Public international organizations (PIOs), such as the World Health Organization (WHO) and the Organization for Economic Cooperation and Development (OECD), play an increasingly important role in global governance and policymaking, particularly through undertaking policy design and evaluation functions. Central to the ability of such organisations to properly undertake such functions is how well they systematically engage in policy learning, a process in which policy actors track and process knowledge about emerging policy problem, aiming to update their understandings and beliefs regarding viable solutions (Dunlop & Radaelli, 2013; Zaki, 2022). While policy learning within national public organisations is already complex, it is even more challenging and substantively different in PIOs. This can be attributed to three reasons inherent to the nature of PIOs and the context in which they operate. First, PIOs operate in complex environments with a broad range of external stakeholders, leading to exacerbated heterogeneity of actor interests and limited consensus, which complicates learning. Second, PIOs’ internal structures, often constrained by compliance mandates and special statutes, can limit their capacity for reflexivity and adaptation, fostering conditions that amplify barriers to learning, such as joint decision traps, increased affinity for bargaining, political deadlocks, the instrumentalization of knowledge, and power imbalances (Powell,2002; Putnam,1988; Zaki,2022). Third, PIOs face significant legitimacy challenges, particularly in terms of democratic deficit (Montpetit, 2009; Buchana, 2009). This renders them highly dependent on learning to achieve consensus, making the need for robust learning processes even more critical. Within these contexts, effective learning can help mitigate such challenges, whereas inadequate learning risk undermining the very foundation of PIOs and threaten their long-term viability (Tallberg et al., 2014; Kamkhaji, 2022; Zaki, 2024).

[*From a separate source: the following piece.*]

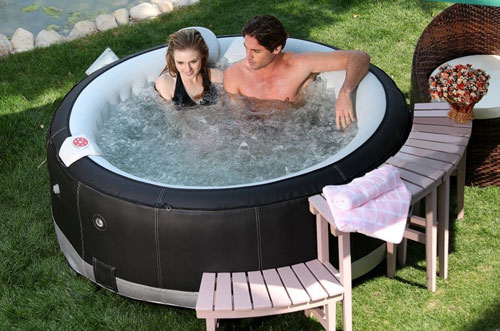 Aqua Jet Spa Regal Deluxe Synthetic Leather Black Inflatable Hot Tub Review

These factors have stimulated research on policy learning within PIOs, whereby literature has grown considerably over the years. However, several challenges persist: First, literature on learning in PIOs is highly fragmented and remains in need of conceptual, theoretical, methodological synthesis. Second, very little is known as the PIO understandings of policy learning, specifically their policy design and evaluation functions. Namely, how factors inherent to PIO arrangements influence learning processes and outcomes. Accordingly, this article addresses these challenges by conducting a systematic review of 118 studies on policy learning in PIOs. We are guided by the following key questions:

- What is the current conceptual, theoretical, methodological, and empirical landscape of policy learning in PIOs?

- How do PIOs contribute to policy design and evaluation through policy learning processes?

- What factors shape learning processes and outcomes in PIOs?

- What analytical frameworks have been used to assess policy learning in PIOs, and how can these be adapted to compare learning within and across PIOs, considering variations in their structures, mechanisms, political contexts, and values?

In doing so, this article makes three main contributions. First, it advances theoretical understanding of policy learning in PIOs by providing a comprehensive synthesis of the factors that shape learning processes and outcomes therein. Second, it offers a framework for analyzing learning in PIOs, and third, it develops an evidence-based agenda for future research.